Isso nos leva a ter uma interpolação linear entre as matrizes das transformações relacionadas. Também chamamos essa relação ponderada de configuração convexa ou relação afim.

Podemos definir a deformação de vértice como:

  • target_point = ( gradient_matrix[joint_0] * weight[joint_0] +
                                  gradient_matrix[joint_1] * weight[joint_1] +
    ... ) * source_point
  • weight[joint_0] + weight[joint_1] + … = 1

O artista configura as influências no editor 3D através da ferramenta de pintar bones. Esse processo é chamado de rigging. Veja a imagem a seguir:

Com esse gradiente calculado, podemos deformar uma mesh com várias influências.

As ferramentas de pintar influências de juntas/bones geralmente deixam o máximo de 4 influências por vértice. Isso permite que seja otimizado a renderização utilizando skinning na GPU (que falaremos mais tarde).

A imagem abaixo é um exemplo de uma pose definida com os vértices já deformados pela hierarquia:

3.2 Prós e Contras

A principal questão de realizar deformação de vértice utilizando uma combinação linear é que isso pode resultar em rotações incorretas, por causa da interpolação linear entre vetores de rotação. O ideal seria realizar uma interpolação diferente para as rotações.

Não é visível na maioria dos casos. Tem trabalhos que estudam outras formas de combinação da matriz de gradiente usando interpolações esféricas ou dual quaternions.

Para aplicações de tempo real, a combinação linear ainda é bastante usada, principalmente porque é rápida e produz bons resultados.
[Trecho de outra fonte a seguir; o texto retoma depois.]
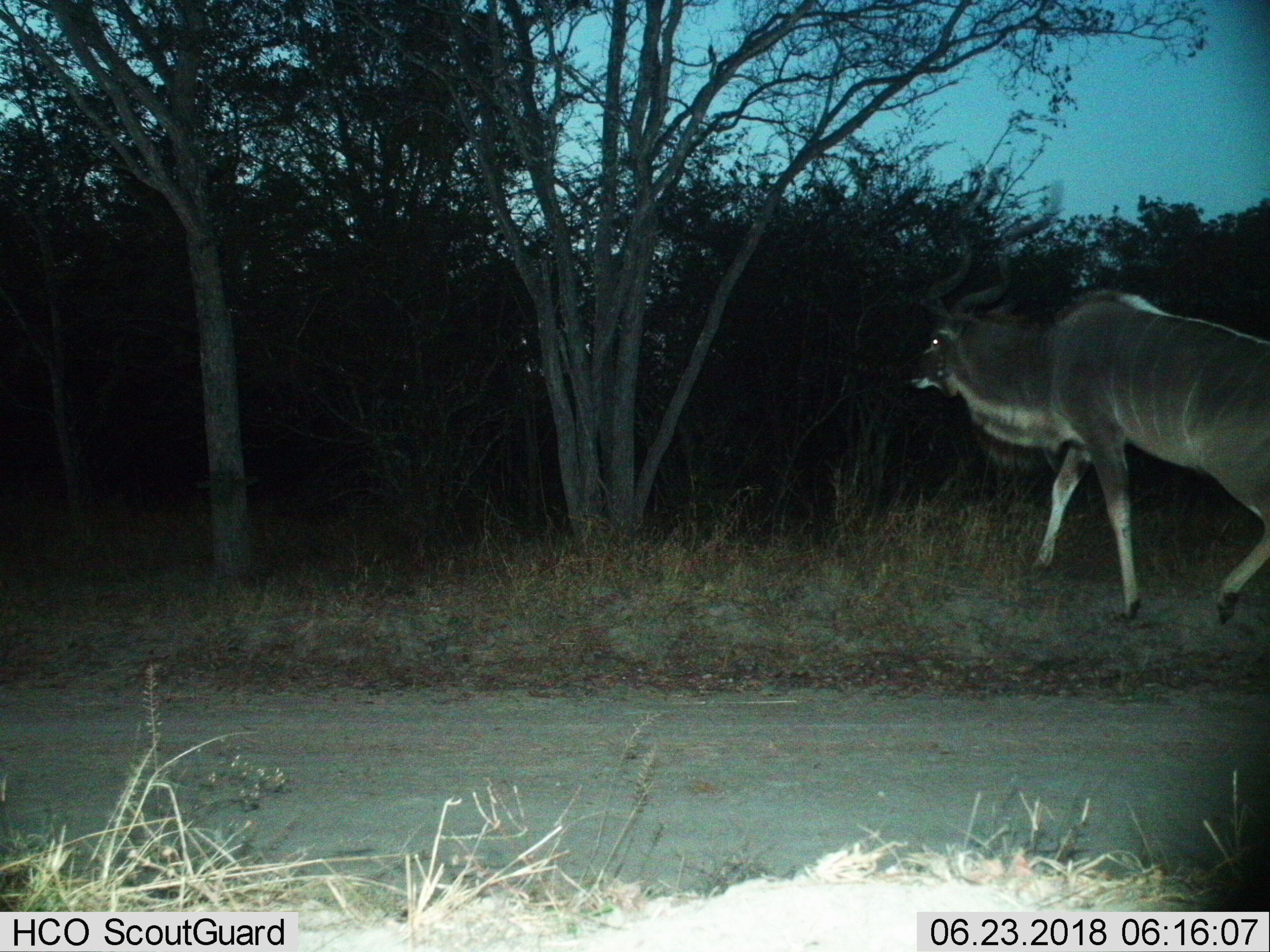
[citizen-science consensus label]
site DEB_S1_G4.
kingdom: Animalia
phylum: Chordata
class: Mammalia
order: Artiodactyla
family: Bovidae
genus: Tragelaphus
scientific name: Tragelaphus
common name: kudu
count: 1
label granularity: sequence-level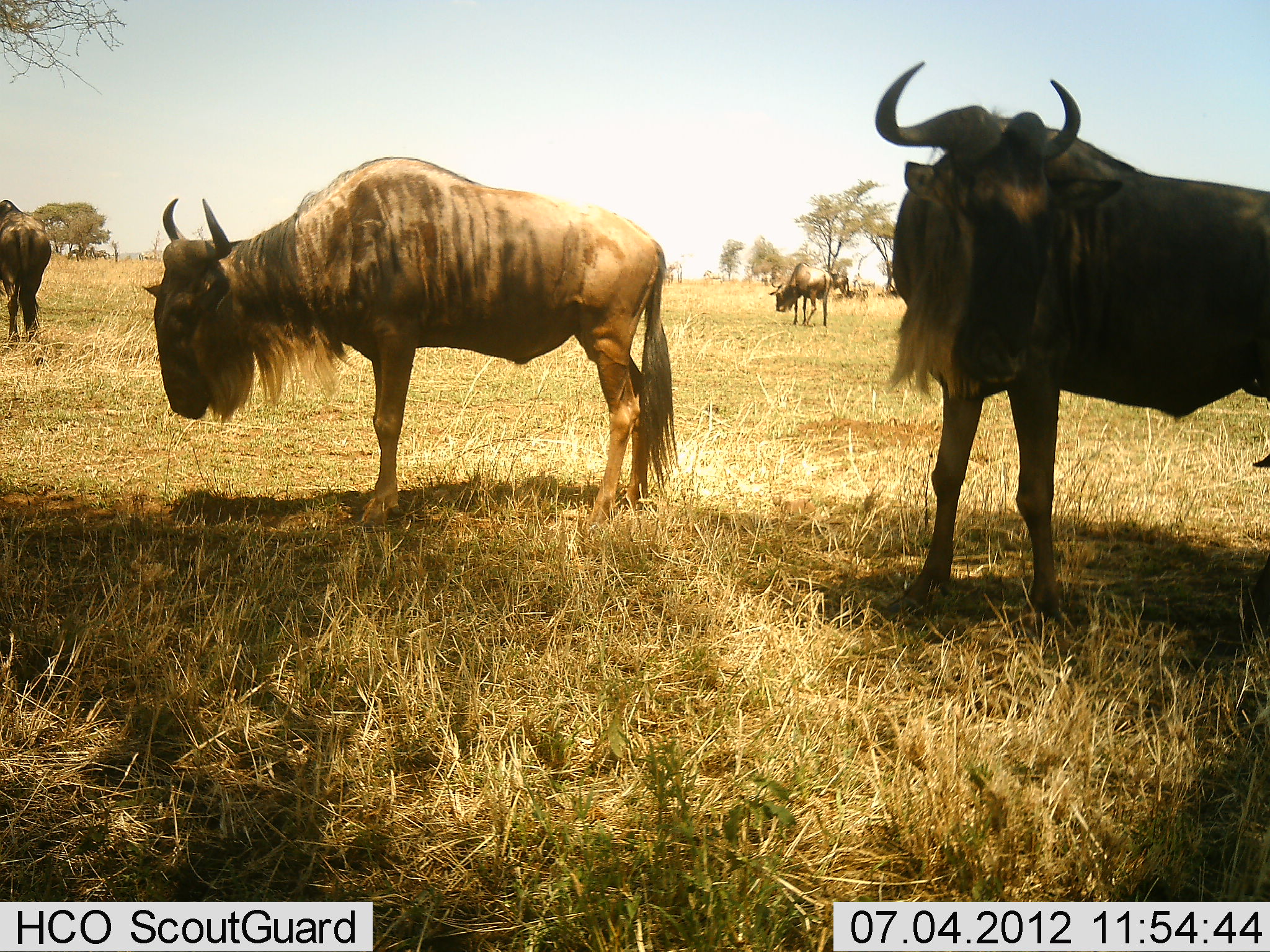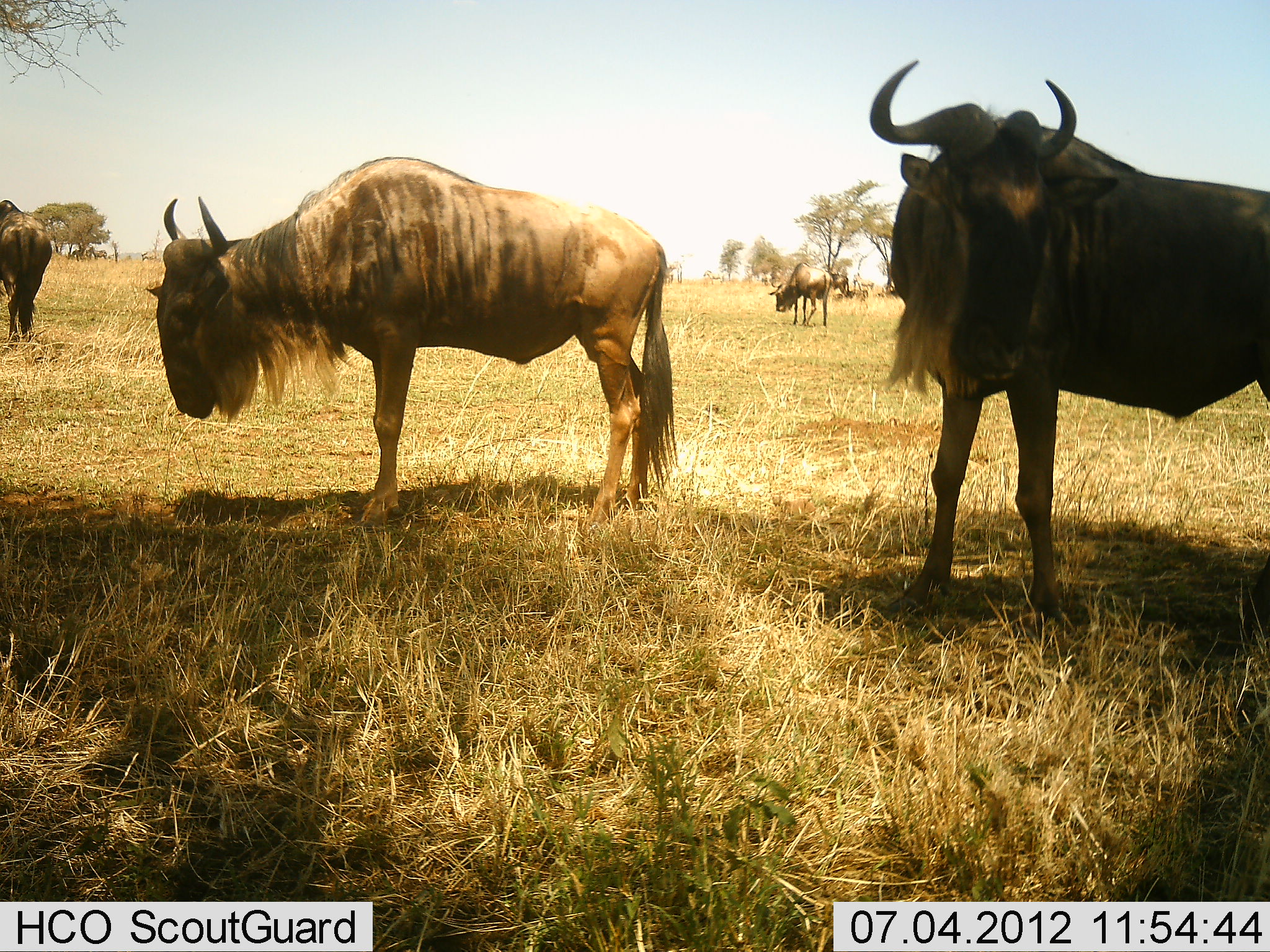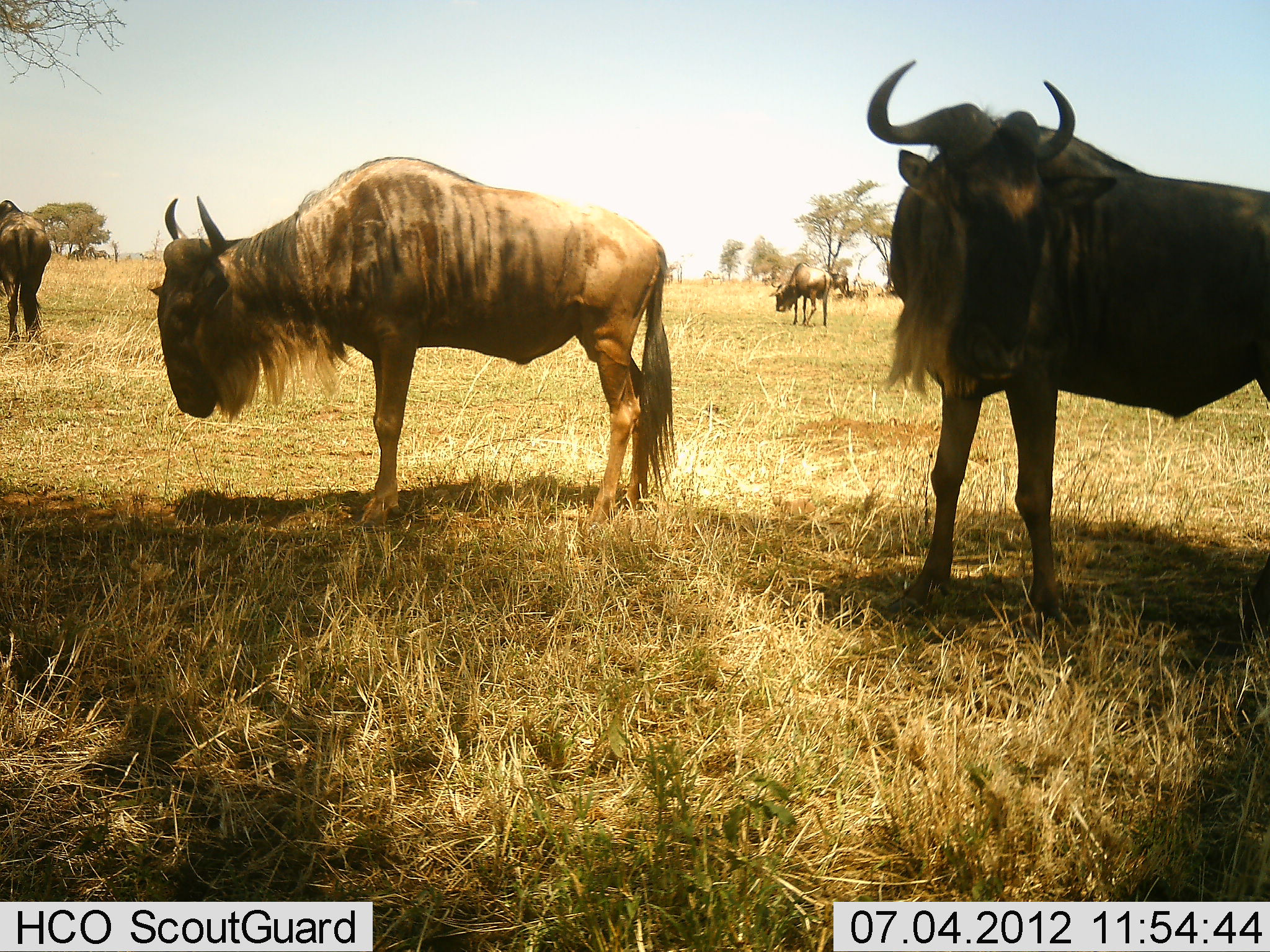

3.3 Algoritmo de Vértice Ponderado

Como calcular as posições de vértices?

Estou considerando que cada vértice já possui um array de influências de juntas/bones.

Pré-Processamento:

* Coordenadas de vértices no espaço de mundo
  - Foreach i in vertex.size()
    - vertexworld[i] ← localToWorld_matrix * vertex[i]
* Inversa da bind_pose
  - Foreach i in bind_pose.size()
    - bind_pose_inv[i] ← inverse_matrix( bind_pose[i] )

No Loop Principal:

* Definimos a target_pose como queremos
* Calculamos a matriz gradiente (gradient matrix) para cada junta/bone
  - Foreach i in target_pose.size()
      - gradient_matrix[i] ← target_pose[i]*bind_pose_inv[i]
* Aplicamos a matriz gradiente para cada vértice
  - Foreach i in vertexworld.size()
    - gradient ← [0]
    - Foreach j in vertex_influence[i].size()
      - influence ← vertex_influence[i][j]
      - gradient ← gradient + gradient_matrix[influence.bone_index] * influence.weight
    - vertexfinal[i] ← gradient * vertexworld[i]
* Finalmente fazemos upload dos dados de vértices para a GPU

3.4 Normais e Tangentes

O que precisamos fazer com as normais e tangentes?

Podemos usar da mesma forma que trabalhamos no vertex shader para consertar a ortogonalidade da normal e tangente.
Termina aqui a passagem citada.